TSG Hawks – No. 73
- Outfielder
- Born: February 23, 1999 (age 27) New Taipei City, Taiwan
- Bats: LeftThrows: Left

CPBL debut
- April 3, 2024, for the TSG Hawks

CPBL statistics (through 2025 season)
- Batting average: .184
- Home runs: 1
- Runs batted in: 8
- Stats at Baseball Reference

Teams
- TSG Hawks (2024–present);

= Yeh Pao-ti =

Taiwanese baseball player (born 1999)

Yeh Pao-ti (Chinese: 葉保弟; born February 23, 1999) is a Taiwanese professional baseball outfielder for the TSG Hawks of the Chinese Professional Baseball League (CPBL).

== Career ==

=== TSG Hawks ===
After graduating from I-Shou University, Yeh signed a contract with the TSG Hawks to become their independent training player in late 2022. On May 13, 2023, Yeh was recognized by the team and became an official player.

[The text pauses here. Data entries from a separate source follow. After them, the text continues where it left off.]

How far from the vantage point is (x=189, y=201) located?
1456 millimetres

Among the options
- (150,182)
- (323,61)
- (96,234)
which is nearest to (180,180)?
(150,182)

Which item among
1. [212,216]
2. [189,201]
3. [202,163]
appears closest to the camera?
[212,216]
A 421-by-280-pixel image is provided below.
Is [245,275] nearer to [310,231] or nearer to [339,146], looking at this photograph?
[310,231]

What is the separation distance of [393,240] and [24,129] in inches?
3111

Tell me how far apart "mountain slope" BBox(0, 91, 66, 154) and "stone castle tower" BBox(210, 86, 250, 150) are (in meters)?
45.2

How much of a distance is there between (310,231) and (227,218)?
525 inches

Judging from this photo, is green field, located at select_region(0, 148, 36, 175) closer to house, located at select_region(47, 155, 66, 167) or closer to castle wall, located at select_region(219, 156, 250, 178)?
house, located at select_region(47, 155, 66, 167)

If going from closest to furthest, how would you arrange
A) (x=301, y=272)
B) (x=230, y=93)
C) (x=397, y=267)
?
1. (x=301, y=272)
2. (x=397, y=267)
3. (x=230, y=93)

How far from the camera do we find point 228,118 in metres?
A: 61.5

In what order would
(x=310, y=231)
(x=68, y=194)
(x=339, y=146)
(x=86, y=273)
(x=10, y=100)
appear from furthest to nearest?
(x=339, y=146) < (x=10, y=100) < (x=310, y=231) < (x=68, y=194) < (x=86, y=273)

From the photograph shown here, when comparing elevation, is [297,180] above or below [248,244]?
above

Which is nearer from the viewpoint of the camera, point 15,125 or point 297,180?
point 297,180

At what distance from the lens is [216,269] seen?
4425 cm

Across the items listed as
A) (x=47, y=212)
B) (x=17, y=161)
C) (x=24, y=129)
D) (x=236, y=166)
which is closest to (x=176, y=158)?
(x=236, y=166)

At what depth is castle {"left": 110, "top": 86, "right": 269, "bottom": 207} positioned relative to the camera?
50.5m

In his first professional season in the minor leagues of the CPBL, Yeh had a .273 batting average, 8 stolen bases, 45 runs batted in, and 1 home run across 76 games.

On March 29, 2024, the TSG Hawks' YouTube channel posted a video that featured cheerleader Zhao Yi-li and Yeh dancing along to Yeh's support song. The video quickly gained 200 thousand views in one month which lead to Yeh being one of the fan favorites on the Hawks.

On June 12, 2024, the CPBL announced the rosters for All-Star Game, in which Yeh was included.

On October 5, 2025, Yeh hit his first career home run off Lin Kai-Wei of the Wei Chuan Dragons in a 4–3 win for the Hawks.